• **Exercise details**
What do the lines say from the one containing "Of the tree" to the end of the records? Restate them word for word, and only those.

= = =

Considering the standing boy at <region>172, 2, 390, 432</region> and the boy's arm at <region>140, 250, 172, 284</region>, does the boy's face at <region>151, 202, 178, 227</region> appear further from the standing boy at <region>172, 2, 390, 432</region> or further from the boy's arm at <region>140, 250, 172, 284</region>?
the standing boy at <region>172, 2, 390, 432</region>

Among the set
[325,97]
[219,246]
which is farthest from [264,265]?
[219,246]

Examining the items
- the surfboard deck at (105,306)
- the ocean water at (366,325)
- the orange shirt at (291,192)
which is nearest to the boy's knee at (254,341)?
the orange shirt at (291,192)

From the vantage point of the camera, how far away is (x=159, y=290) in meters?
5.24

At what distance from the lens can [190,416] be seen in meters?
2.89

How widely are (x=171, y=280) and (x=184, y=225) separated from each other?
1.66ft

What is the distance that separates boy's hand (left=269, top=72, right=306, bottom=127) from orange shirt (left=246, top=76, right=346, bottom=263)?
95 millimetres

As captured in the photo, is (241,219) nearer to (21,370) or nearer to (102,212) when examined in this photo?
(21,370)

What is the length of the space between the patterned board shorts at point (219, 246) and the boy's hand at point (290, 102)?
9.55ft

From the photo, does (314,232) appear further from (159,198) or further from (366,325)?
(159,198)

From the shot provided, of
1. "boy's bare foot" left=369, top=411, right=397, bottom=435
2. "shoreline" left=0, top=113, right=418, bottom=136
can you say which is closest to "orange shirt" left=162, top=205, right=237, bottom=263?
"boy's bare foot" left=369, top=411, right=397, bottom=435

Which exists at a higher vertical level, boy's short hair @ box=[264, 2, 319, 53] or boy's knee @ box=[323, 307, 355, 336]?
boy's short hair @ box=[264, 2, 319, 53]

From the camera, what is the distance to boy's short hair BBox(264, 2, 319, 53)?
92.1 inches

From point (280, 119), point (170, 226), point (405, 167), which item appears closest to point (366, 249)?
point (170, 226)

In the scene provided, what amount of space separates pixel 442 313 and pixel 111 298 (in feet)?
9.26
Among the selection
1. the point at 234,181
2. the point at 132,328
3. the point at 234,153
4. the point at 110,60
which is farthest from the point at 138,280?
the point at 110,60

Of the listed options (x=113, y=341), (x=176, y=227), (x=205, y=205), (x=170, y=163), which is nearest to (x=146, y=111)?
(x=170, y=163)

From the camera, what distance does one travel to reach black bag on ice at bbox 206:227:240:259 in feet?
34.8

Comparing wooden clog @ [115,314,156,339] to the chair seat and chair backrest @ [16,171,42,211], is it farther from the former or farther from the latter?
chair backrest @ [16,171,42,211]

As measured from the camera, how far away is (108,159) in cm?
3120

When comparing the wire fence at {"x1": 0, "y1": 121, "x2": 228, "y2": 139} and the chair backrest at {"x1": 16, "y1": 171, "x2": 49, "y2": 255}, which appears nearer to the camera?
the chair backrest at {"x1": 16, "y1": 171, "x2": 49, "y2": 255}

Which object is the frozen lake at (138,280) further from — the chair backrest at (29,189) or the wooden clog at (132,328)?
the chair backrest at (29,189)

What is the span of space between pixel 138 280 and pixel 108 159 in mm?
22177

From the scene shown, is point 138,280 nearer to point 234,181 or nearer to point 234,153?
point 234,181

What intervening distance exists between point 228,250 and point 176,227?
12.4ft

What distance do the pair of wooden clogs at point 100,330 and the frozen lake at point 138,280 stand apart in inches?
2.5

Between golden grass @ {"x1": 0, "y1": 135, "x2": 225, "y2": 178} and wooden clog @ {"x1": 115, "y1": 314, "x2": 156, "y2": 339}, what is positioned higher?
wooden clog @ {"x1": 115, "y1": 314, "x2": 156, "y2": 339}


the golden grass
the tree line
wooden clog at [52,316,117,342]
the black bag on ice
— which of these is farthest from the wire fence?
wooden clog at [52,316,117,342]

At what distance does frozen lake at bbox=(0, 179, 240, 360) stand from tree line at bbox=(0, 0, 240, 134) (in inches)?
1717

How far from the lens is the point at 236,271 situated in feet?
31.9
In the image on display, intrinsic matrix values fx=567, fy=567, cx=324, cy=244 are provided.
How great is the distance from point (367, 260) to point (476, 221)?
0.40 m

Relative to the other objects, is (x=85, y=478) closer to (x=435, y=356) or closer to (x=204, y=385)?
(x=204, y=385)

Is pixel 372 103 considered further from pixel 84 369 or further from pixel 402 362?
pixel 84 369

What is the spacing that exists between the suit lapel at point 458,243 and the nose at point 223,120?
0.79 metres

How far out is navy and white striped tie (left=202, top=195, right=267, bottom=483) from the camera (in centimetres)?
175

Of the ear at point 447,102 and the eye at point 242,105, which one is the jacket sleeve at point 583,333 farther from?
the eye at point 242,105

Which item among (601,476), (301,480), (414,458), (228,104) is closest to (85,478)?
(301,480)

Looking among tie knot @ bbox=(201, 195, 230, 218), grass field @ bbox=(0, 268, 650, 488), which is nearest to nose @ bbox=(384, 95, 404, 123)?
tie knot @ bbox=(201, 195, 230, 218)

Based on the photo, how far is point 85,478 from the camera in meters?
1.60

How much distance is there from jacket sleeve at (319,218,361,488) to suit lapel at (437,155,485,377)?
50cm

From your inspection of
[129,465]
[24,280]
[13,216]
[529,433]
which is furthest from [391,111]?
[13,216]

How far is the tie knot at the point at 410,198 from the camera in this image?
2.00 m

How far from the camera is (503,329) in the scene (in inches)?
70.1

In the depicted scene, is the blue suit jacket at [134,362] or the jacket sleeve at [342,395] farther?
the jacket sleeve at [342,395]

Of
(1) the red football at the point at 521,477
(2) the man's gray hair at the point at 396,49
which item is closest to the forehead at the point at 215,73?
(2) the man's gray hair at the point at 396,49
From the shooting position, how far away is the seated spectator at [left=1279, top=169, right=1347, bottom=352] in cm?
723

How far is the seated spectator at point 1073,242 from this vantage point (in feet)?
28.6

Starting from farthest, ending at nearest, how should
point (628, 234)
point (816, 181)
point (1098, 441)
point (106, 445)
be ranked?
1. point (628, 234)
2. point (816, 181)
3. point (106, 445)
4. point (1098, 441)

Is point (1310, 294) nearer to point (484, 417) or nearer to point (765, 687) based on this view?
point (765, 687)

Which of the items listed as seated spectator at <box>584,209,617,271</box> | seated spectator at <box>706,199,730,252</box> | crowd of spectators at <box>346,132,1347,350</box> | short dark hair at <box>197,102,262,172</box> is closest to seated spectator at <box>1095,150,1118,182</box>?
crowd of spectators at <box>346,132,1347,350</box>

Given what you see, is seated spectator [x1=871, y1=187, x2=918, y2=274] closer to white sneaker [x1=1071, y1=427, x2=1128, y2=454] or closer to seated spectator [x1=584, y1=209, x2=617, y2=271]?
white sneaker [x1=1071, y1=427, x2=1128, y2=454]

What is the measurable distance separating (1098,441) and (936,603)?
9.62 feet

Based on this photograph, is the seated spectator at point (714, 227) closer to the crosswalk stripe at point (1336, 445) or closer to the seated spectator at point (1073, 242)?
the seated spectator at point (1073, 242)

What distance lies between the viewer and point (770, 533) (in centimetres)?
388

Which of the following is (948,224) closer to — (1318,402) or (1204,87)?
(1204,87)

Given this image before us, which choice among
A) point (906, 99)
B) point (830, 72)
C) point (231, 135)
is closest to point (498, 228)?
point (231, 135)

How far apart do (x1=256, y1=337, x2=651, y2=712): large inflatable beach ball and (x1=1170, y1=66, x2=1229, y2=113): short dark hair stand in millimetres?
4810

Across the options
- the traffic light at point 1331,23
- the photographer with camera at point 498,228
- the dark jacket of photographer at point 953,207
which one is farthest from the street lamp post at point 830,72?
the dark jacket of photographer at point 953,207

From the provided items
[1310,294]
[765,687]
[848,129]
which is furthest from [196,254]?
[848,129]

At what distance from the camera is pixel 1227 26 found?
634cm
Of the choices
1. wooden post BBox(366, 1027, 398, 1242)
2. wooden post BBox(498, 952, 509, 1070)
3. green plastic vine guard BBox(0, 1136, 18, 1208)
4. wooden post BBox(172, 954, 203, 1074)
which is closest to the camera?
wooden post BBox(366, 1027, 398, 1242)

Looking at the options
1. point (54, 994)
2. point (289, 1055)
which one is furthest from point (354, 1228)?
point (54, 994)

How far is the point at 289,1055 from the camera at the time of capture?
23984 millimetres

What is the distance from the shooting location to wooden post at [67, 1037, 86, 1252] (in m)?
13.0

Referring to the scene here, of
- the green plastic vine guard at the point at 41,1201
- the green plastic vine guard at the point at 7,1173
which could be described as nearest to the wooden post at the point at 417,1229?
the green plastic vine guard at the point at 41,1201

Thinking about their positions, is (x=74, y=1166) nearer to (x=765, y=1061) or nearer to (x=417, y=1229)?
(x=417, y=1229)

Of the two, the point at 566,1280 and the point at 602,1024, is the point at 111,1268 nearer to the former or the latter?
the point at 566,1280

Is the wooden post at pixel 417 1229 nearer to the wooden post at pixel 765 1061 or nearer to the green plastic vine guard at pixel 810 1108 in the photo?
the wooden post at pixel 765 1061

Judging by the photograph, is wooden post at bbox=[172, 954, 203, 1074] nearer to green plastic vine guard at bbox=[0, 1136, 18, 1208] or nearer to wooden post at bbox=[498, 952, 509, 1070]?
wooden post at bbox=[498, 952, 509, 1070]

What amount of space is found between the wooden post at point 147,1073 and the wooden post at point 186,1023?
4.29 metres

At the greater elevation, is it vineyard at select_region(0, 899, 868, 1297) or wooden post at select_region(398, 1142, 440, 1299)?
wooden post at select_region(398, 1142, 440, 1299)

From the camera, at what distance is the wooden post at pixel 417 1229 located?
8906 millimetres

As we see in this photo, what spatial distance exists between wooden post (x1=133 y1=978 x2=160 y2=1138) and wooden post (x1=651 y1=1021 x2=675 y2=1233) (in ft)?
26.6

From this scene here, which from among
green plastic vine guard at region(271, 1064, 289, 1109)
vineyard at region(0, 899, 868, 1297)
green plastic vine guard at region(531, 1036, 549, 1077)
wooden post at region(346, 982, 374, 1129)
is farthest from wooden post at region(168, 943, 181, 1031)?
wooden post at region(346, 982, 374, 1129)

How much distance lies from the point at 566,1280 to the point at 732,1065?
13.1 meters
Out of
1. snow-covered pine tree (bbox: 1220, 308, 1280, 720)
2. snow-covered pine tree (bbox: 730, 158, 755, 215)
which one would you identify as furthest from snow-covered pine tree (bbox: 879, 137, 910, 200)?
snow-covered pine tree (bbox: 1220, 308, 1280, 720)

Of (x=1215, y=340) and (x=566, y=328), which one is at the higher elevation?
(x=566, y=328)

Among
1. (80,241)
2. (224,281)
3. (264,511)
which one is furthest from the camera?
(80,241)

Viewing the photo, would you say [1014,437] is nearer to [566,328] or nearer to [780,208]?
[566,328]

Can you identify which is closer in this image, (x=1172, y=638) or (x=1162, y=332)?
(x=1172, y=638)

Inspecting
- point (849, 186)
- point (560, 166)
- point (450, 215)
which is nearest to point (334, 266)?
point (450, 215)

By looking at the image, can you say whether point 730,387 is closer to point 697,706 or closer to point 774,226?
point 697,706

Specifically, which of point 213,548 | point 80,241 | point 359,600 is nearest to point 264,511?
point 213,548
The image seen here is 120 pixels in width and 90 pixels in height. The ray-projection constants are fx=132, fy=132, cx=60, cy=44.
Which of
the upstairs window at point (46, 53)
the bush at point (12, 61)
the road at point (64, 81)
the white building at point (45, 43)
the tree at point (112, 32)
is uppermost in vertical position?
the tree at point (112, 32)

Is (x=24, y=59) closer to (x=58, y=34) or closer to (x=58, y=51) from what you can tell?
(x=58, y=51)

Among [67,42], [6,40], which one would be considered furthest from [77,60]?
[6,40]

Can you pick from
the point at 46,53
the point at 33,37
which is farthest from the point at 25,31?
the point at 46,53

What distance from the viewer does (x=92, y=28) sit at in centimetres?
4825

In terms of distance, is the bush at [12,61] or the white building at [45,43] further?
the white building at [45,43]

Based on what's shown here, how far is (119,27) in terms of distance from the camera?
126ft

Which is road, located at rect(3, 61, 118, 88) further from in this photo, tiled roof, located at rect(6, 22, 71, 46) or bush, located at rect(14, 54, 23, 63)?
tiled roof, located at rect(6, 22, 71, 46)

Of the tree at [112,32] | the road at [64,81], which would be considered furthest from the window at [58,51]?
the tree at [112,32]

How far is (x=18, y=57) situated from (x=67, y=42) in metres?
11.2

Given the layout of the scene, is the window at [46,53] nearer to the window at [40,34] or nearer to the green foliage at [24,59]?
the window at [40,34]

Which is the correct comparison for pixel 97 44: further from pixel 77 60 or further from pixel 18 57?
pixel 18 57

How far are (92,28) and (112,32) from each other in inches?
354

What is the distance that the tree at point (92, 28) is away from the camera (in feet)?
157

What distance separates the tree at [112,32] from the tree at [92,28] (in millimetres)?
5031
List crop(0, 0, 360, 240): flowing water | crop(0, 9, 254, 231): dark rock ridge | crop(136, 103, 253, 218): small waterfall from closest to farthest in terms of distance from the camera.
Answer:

= = =

• **Result of this task**
Of the tree at [112,32] | the road at [64,81], which would be considered furthest from the window at [58,51]?
the tree at [112,32]

How far is (x=18, y=57) situated from (x=67, y=42) in metres?
11.2

Given the layout of the scene, is the window at [46,53] nearer to the window at [40,34] or nearer to the green foliage at [24,59]?
the window at [40,34]

Which is the correct comparison for pixel 97 44: further from pixel 77 60 or further from pixel 18 57?
pixel 18 57

How far are (92,28) and (112,32) from each other in inches?
354

What is the distance that the tree at point (92, 28) is away from the camera (in feet)?
157

What distance separates the tree at [112,32] from the tree at [92,28] (in millimetres)?
5031
List crop(0, 0, 360, 240): flowing water | crop(0, 9, 254, 231): dark rock ridge | crop(136, 103, 253, 218): small waterfall from closest to farthest in terms of distance from the camera.
Answer:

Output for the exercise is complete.